By Makutu Manneh
Ebrima Drammeh, a migrant advocate and founder of the Ebrima Migrant Situation Foundation, has challenged recent claims by the Gambia Immigration Department (GID) that the majority of people involved in irregular migration and human smuggling from The Gambia are foreigners.
At a recent press briefing, the GID’s Commissioner for Migration Management, Binta K. J. Barrow, said that most individuals embarking on irregular migration from The Gambia were non-Gambians. Drammeh, however, said the assertion was based largely on a single intercepted boat carrying 82 survivors, including 52 Gambians, 38 Senegalese, four Malians, and two Ivorians.

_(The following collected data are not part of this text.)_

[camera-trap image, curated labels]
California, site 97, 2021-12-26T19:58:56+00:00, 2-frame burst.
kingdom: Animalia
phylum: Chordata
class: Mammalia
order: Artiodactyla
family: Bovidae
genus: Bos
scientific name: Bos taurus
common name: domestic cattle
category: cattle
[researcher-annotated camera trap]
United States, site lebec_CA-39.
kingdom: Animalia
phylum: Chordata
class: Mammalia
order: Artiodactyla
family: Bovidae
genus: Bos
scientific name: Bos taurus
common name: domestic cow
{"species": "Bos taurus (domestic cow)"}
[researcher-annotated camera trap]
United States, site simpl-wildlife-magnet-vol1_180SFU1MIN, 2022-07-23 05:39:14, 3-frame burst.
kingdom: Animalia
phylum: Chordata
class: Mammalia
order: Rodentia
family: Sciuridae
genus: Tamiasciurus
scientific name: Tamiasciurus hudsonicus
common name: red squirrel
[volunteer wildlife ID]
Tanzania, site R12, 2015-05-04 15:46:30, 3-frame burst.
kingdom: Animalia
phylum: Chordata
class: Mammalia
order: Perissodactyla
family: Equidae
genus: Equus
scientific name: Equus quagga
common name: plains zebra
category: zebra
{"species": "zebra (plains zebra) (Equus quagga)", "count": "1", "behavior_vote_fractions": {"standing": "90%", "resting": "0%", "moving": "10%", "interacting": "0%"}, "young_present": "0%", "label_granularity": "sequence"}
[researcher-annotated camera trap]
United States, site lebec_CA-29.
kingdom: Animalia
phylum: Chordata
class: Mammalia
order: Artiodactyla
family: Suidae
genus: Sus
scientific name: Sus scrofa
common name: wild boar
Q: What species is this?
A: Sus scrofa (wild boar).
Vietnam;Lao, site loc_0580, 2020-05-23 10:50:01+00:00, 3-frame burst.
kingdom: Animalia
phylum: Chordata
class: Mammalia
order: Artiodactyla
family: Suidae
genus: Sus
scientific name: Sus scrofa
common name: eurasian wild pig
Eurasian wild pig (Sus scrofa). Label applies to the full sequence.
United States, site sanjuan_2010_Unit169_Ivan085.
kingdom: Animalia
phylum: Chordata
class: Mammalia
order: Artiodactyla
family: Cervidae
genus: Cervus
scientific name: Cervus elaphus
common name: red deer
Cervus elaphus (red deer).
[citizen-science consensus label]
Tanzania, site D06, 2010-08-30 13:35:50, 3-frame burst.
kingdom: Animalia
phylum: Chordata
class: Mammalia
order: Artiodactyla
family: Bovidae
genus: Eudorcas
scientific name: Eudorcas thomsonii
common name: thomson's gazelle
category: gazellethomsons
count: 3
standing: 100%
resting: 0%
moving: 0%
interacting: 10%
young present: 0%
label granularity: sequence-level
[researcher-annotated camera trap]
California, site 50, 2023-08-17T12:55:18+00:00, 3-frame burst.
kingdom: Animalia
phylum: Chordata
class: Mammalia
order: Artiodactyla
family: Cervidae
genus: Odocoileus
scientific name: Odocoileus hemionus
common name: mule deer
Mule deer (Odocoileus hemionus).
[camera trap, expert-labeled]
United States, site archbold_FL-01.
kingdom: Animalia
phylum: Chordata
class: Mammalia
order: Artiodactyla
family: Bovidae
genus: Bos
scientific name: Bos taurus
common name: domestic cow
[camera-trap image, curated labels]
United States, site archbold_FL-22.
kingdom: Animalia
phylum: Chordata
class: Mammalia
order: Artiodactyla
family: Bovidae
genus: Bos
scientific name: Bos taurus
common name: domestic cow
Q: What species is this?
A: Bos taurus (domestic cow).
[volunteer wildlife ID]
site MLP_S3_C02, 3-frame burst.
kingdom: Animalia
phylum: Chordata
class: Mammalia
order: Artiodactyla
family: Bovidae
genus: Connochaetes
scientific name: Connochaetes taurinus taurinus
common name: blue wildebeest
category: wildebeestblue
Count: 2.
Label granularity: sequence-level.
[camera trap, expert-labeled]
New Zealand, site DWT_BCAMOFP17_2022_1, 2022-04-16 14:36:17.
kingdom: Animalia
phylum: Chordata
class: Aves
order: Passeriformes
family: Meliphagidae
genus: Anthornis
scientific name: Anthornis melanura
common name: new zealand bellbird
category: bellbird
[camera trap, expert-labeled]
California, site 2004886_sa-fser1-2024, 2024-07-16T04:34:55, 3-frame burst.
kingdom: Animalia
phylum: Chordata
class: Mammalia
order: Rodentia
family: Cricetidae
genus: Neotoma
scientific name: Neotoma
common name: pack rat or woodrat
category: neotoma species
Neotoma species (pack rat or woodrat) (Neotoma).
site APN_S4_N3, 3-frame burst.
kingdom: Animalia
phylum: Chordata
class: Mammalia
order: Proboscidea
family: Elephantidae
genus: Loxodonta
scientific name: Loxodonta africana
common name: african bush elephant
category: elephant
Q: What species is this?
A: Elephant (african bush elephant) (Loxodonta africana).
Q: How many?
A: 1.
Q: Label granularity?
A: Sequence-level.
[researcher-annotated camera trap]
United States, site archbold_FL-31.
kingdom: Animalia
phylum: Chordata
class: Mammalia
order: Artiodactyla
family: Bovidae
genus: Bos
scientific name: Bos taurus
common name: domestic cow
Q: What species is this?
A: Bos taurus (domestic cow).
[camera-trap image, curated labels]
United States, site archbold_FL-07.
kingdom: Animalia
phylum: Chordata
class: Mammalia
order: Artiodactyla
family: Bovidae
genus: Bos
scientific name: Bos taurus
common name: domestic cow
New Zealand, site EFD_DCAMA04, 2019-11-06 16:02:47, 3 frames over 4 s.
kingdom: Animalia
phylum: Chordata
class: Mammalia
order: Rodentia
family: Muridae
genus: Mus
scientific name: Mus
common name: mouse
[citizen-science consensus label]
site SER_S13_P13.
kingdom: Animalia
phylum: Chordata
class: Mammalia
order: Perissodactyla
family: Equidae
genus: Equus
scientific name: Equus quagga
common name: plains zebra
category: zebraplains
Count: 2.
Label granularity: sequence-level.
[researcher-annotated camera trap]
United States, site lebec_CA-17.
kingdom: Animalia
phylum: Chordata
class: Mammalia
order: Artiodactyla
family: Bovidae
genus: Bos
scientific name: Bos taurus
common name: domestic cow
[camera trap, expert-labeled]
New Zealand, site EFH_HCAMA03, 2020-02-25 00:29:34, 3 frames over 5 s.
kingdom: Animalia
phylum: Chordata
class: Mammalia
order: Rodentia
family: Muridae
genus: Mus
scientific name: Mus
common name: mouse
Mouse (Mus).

“Even in this single example, Gambians formed the largest group,” Drammeh said, adding that the focus on survivors distorts the broader reality of irregular migration. “Survivors are not the crisis. The missing and the dead are. Migration cannot be analysed by counting only those who lived.”
He argued that official statistics tend to rely on interceptions, survivors, and returns, while excluding vessels that disappear at sea. As a result, he said, the true scale of Gambian involvement in irregular migration is often understated.
Drawing on data collected through community reporting, departure monitoring, and route tracking, Drammeh described what he called a “devastating” reality.
According to figures compiled by his organisation, 893 Gambian migrants were confirmed dead in 2025, while 777 others were reported missing without a trace. He said 26 boats disappeared entirely during the year, including two that vanished from Jinack. Of 69 boats that departed directly from Gambian territory, he said, 24 reached Spain while 45 were intercepted.
“These are not foreign statistics,” Drammeh said. “They represent Gambian families, Gambian villages, and Gambian youth.”
He also rejected the notion that foreign smugglers could dominate the trade without local involvement, saying such operations depend on networks within the country.
“They do not simply arrive and start operations,” he said. “They require local agents, recruiters, safe houses, and transport.”